GIVEN PROBLEM 1 ▸
For each statement, say whether it agrees with the house-move text below. Answer yes or no and quote the deciding words. (a) The buyer for the writer's own house is a cash buyer. (b) The offer on the bungalow was below the asking price. (c) Subsidence is a common problem in the area.
GIVEN PROBLEM 2 ▸
Summarize the house-move text below in two sentences.
GIVEN PROBLEM 3 ▸
Carry on the house-move text below, starting after its last sentence.

SUPPLIED TEXT ▸
---
We've got a cash buyer for our house, desperate to get in and the sale is proceeding nicely - we're at a point were we just need to negotiate a completion date. On the sale of our house, everything is well *touches wood*.
The property we've made an offer on is a bungalow built in 1993. We offered asking price as there was a bit of interest in it. Mortgage ready to go and then a the property information sheet came back from the seller stating that the guarantee documentation for the underpinning work undertaken in 2003 will follow... Now, we'd not been made aware of any underpinning work/subsidence at the property by the seller or EA when making the offer and arranging viewings. But to be fair, we'd not asked about any of that either so maybe we've learned our lesson there! Subsidence is not an issue in the area generally.
---
DATA PROVIDED ▸
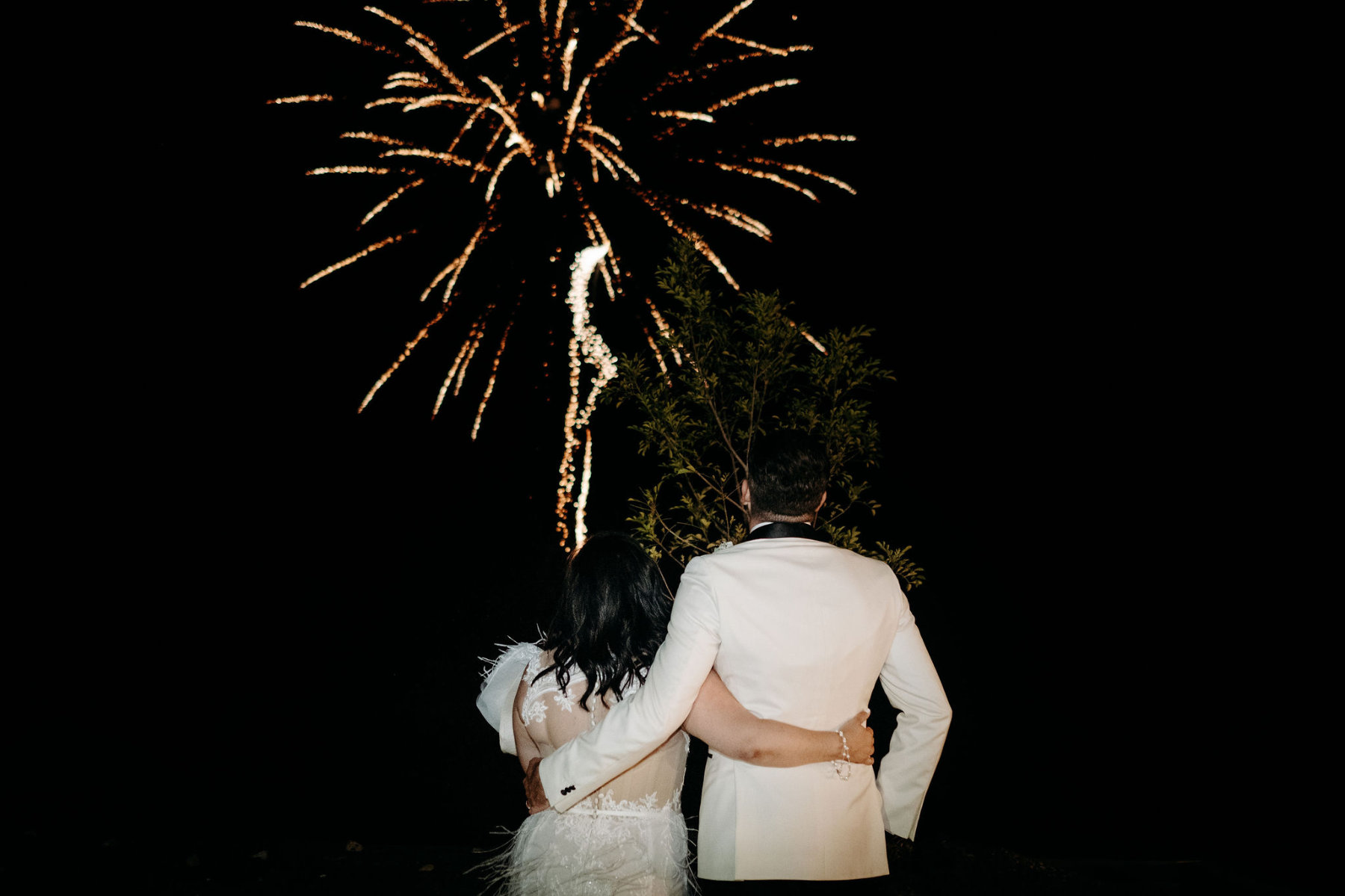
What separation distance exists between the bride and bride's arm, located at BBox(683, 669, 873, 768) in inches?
14.5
---
WRITTEN REPLY 1 ▸
(a) Yes: "We've got a cash buyer for our house". (b) No: "We offered asking price as there was a bit of interest in it." (c) No: "Subsidence is not an issue in the area generally."

WRITTEN REPLY 2 ▸
The sale of the writer's house to a cash buyer is going well, with only a completion date left to negotiate. The writer offered the asking price on a 1993 bungalow, but the seller's property information sheet then mentioned underpinning work done in 2003, which neither the seller nor the estate agent had disclosed and which the writer had not asked about.

WRITTEN REPLY 3 ▸
The guarantee documentation for the underpinning is yet to materialise but the EA got a copy of a structural report the vendors commissioned in November 2016 (for their own peace of mind, is that normal?). They let me have a look at it and, to me as a layman, it basically says since the subsidence and underpinning there's been no further movement. Some of the walls aren't plumb but they are within accepted tolerances. So sounds alright - in terms of 'it ain't gonna fall down' but doesn't help with a) still no paperwork for the underpinning nor b) the insurance thing. The insurance thing being -
I've got some insurance quotes that range from £250 - £800 per year more than if it hadn't been underpinned.
Mortgage lender valuation yet to come back and the homebuyers we're having done is due to be carried out next week. So working in the dark to some extent.
Those surveys/valuations aside, my thoughts so far are -
If the underpinning paperwork/guarantees aren't in existence, we walk away and move into private rented until we find something else. Chances are this'll be out of our hands anyway as the lender is likely to need this assurance.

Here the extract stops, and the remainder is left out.